The keychain item is the one that matters most for developers. macOS Keychain stores saved passwords, certificates, API keys, SSH key passphrases, signing certificates, and app-specific tokens. For a developer, Keychain is a comprehensive credential store for every service they’ve authenticated to – cloud providers, code signing infrastructure, internal tools, personal accounts. A single Keychain dump is typically worth more than any individual credential in it.
Crypto seed phrases are the second target. Seed phrase exfiltration is a total loss – there is no recovery path once an attacker has your seed phrase.
This is the credential theft chain made efficient. One shell script, one password prompt, one Keychain dump.
The In-Memory Evolution
Wave 3’s technical upgrade to in-memory AppleScript execution is worth understanding as an incident response problem.
Traditional malware drops a file. When you investigate a compromise, you look for the file. Behavioral detection tools watch for suspicious processes writing to disk. Forensic reconstruction follows the filesystem trail.
In-memory execution breaks all of that. The AppleScript payload is retrieved over the network, executed in memory, and the evidence of the data theft is removed before the process exits. There is no file to find. By the time incident response starts – if it starts at all, given that MacSync is designed not to announce itself – the payload has run, the data is gone, and the artefacts have been cleaned up.
This is the same direction that supply chain attacks targeting invisible components have taken: make detection harder by making the attack leave less to detect. The Wave 3 upgrade isn’t a new capability for the malware ecosystem broadly, but its adoption in a mass-distribution macOS campaign signals that the tooling is accessible enough to be worth including in a commodity infostealer.
Sophos notes: the variant “likely represents the malware developer adjusting to OS and software security measures to maintain effectiveness.” That’s a reasonable reading. It also means the detection window – between infection and discovery – is shorter than it was.
Six Checks Before Running Any Installer
If you install AI developer tools regularly, this attack is targeting your workflow specifically. Six concrete checks:
Go to the source directly. If you’re installing Claude Code, the URL is anthropic.com or the official GitHub repo. Not a search ad result. Not a pages.dev URL. Bookmark official install docs.

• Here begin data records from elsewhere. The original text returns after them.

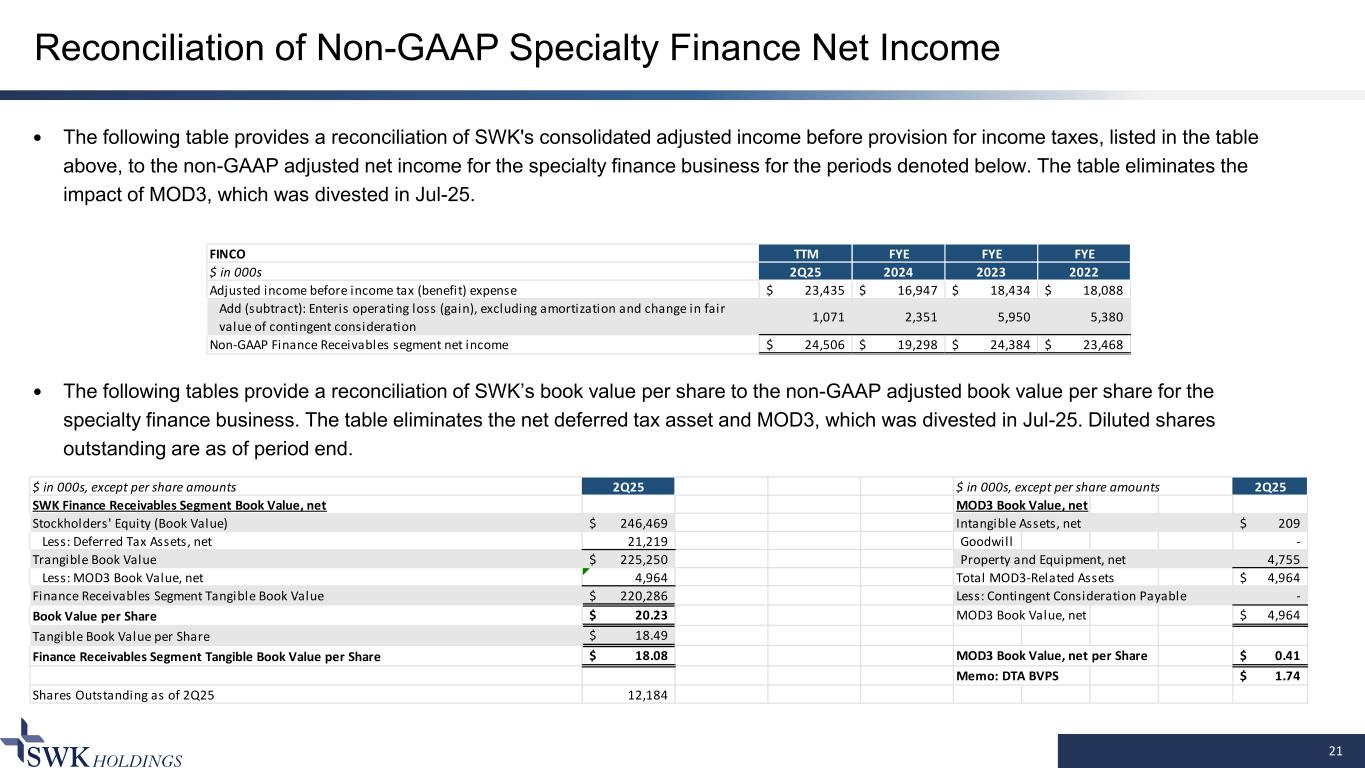 Reconciliation of Non-GAAP Specialty Finance Net Income

• The following table provides a reconciliation of SWK's consolidated adjusted income before provision for income taxes, listed in the table above, to the non-GAAP adjusted net income for the specialty finance business for the periods denoted below. The table eliminates the impact of MOD3, which was divested in Jul-25.

| FINCO | TTM | FYE | FYE | FYE |
|---|---|---|---|---|
| $ in 000s | 2Q25 | 2024 | 2023 | 2022 |
| Adjusted income before income tax (benefit) expense | $ 23,435 | $ 16,947 | $ 18,434 | $ 18,088 |
| Add (subtract): Enteris operating loss (gain), excluding amortization and change in fair value of contingent consideration | 1,071 | 2,351 | 5,950 | 5,380 |
| Non-GAAP Finance Receivables segment net income | $ 24,506 | $ 19,298 | $ 24,384 | $ 23,468 |

• The following tables provide a reconciliation of SWK's book value per share to the non-GAAP adjusted book value per share for the specialty finance business. The table eliminates the net deferred tax asset and MOD3, which was divested in Jul-25. Diluted shares outstanding are as of period end.

| $ in 000s, except per share amounts | 2Q25 |
|---|---|
| SWK Finance Receivables Segment Book Value, net | |
| Stockholders' Equity (Book Value) | $ 246,469 |
| Less: Deferred Tax Assets, net | 21,219 |
| Trangible Book Value | $ 225,250 |
| Less: MOD3 Book Value, net | 4,964 |
| Finance Receivables Segment Tangible Book Value | $ 220,286 |
| Book Value per Share | $ 20.23 |
| Tangible Book Value per Share | $ 18.49 |
| Finance Receivables Segment Tangible Book Value per Share | $ 18.08 |
| | |
| Shares Outstanding as of 2Q25 | 12,184 |

| $ in 000s, except per share amounts | 2Q25 |
|---|---|
| MOD3 Book Value, net | |
| Intangible Assets, net | $ 209 |
| Goodwill | - |
| Property and Equipment, net | 4,755 |
| Total MOD3-Related Assets | $ 4,964 |
| Less: Contingent Consideration Payable | - |
| MOD3 Book Value, net | $ 4,964 |
| | |
| MOD3 Book Value, net per Share | $ 0.41 |
| Memo: DTA BVPS | $ 1.74 |

SWK HOLDINGS

21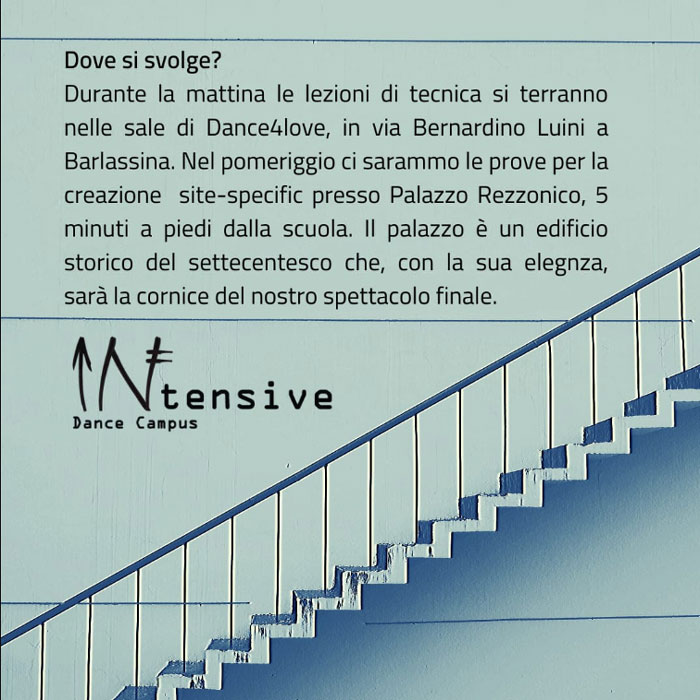 Dove si svolge?
Durante la mattina le lezioni di tecnica si terranno nelle sale di Dance4love, in via Bernardino Luini a Barlassina. Nel pomeriggio ci sarammo le prove per la creazione site-specific presso Palazzo Rezzonico, 5 minuti a piedi dalla scuola. Il palazzo è un edificio storico del settecentesco che, con la sua elegnza, sarà la cornice del nostro spettacolo finale.

INtensive
Dance Campus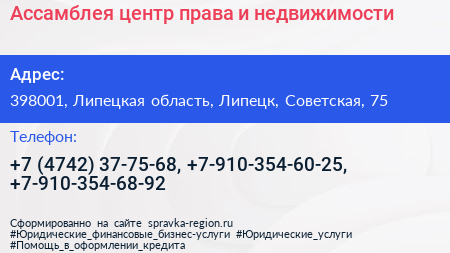 Ассамблея центр права и недвижимости

Адрес:

398001, Липецкая область, Липецк, Советская, 75

Телефон:

+7 (4742) 37-75-68, +7-910-354-60-25, +7-910-354-68-92

Сформированно на сайте spravka-region.ru
#Юридические_финансовые_бизнес-услуги #Юридические_услуги
#Помощь_в_оформлении_кредита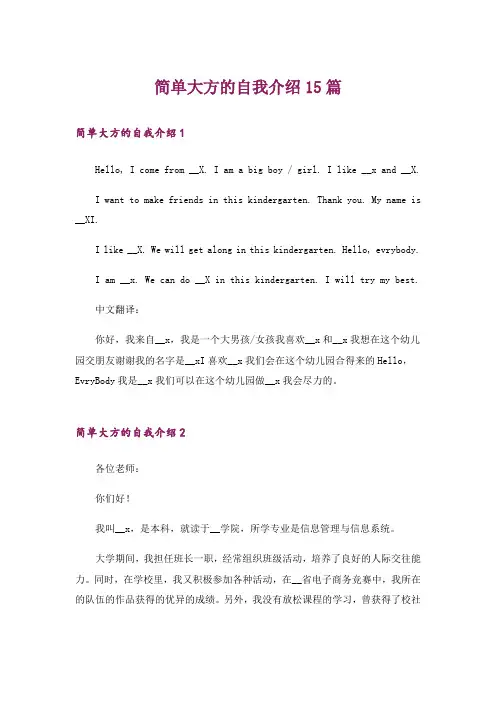 简单大方的自我介绍15篇

简单大方的自我介绍1

Hello, I come from __X. I am a big boy / girl. I like __x and __X.

I want to make friends in this kindergarten. Thank you. My name is __XI.

I like __X. We will get along in this kindergarten. Hello, evrybody.

I am __x. We can do __X in this kindergarten. I will try my best.

中文翻译：

你好，我来自__x，我是一个大男孩/女孩我喜欢__x和__x我想在这个幼儿园交朋友谢谢我的名字是__xI喜欢__x我们会在这个幼儿园合得来的Hello，EvryBody我是__x我们可以在这个幼儿园做__x我会尽力的。

简单大方的自我介绍2

各位老师：

你们好！

我叫__x，是本科，就读于__学院，所学专业是信息管理与信息系统。

大学期间，我担任班长一职，经常组织班级活动，培养了良好的人际交往能力。同时，在学校里，我又积极参加各种活动，在__省电子商务竞赛中，我所在的队伍的作品获得的优异的成绩。另外，我没有放松课程的学习，曾获得了校社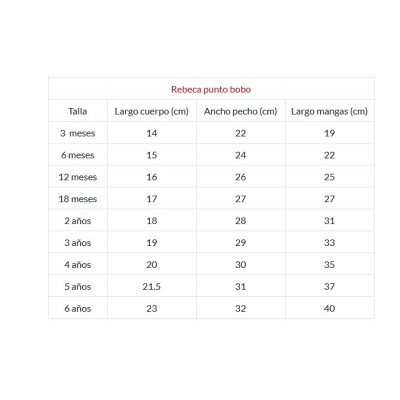 | Rebeca punto bobo | | | |
|---|---|---|---|
| Talla | Largo cuerpo (cm) | Ancho pecho (cm) | Largo mangas (cm) |
| 3 meses | 14 | 22 | 19 |
| 6 meses | 15 | 24 | 22 |
| 12 meses | 16 | 26 | 25 |
| 18 meses | 17 | 27 | 27 |
| 2 años | 18 | 28 | 31 |
| 3 años | 19 | 29 | 33 |
| 4 años | 20 | 30 | 35 |
| 5 años | 21.5 | 31 | 37 |
| 6 años | 23 | 32 | 40 |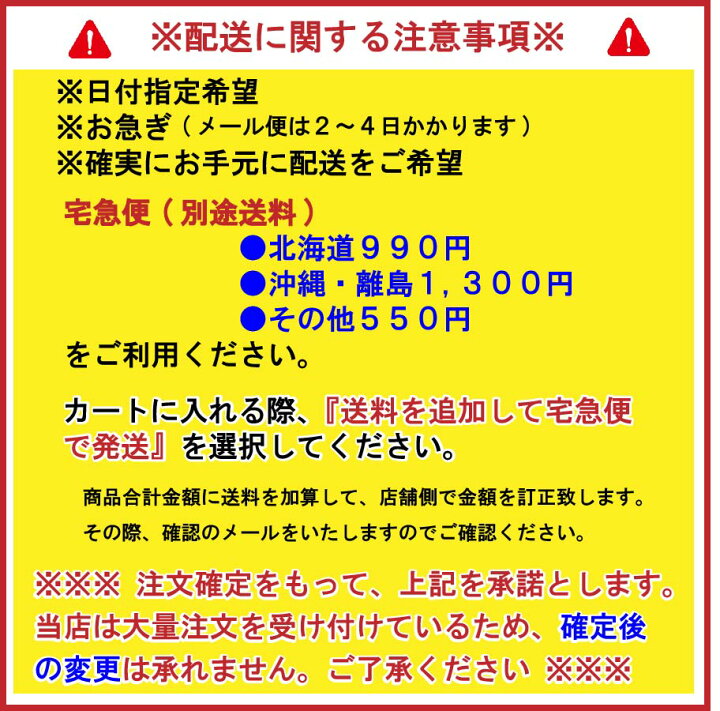 ※配送に関する注意事項※

※日付指定希望
※お急ぎ（メール便は２～４日かかります）
※確実にお手元に配送をご希望

宅急便（別途送料）
●北海道９９０円
●沖縄・離島１，３００円
●その他５５０円
をご利用ください。

カートに入れる際、『送料を追加して宅急便で発送』を選択してください。

商品合計金額に送料を加算して、店舗側で金額を訂正致します。
その際、確認のメールをいたしますのでご確認ください。

※※※ 注文確定をもって、上記を承諾とします。当店は大量注文を受け付けているため、確定後の変更は承れません。ご了承ください ※※※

Verify the domain before you trust the page. openai.com is not automatically safe if the content on the page is redirecting you somewhere else. Check where links actually go, not just the top-level domain.
Treat any install instruction via a web page as suspicious by default. Legitimate tools have official documentation. If the install instructions you found are on a page you reached via a Google ad, that’s a signal worth pausing on.
Never enter your system password for a script from a search result. Legitimate installers that need elevated permissions will use official system prompts. A shell script that prompts for your password in Terminal should raise your suspicion immediately.
Enable Gatekeeper and notarisation checks. macOS Gatekeeper won’t catch a shell script, but it’s a useful layer for anything that lands as a binary. Keep it on, don’t disable it because something prompted you to.
Check the Sophos MacSync IOCs. If you have endpoint detection, run them. If you don’t have endpoint detection, that’s the longer conversation to have.
The Closing Point
The attack doesn’t need to be sophisticated. It needs to be plausible. And for a developer who installs AI tools every week – Claude Code, Cursor, Windsurf, MCP servers, various LLM CLI wrappers – a fake Claude Code install page served via a Google ad is very plausible indeed.
The reason this works is not that developers are careless. It’s that the legitimate workflow and the malicious workflow look identical from the outside. The trust boundaries in AI agent pipelines are a known problem in production systems; the same problem exists in the install flows that build those systems. An attacker who understands developer habits doesn’t need a zero-day. They just need a convincing README.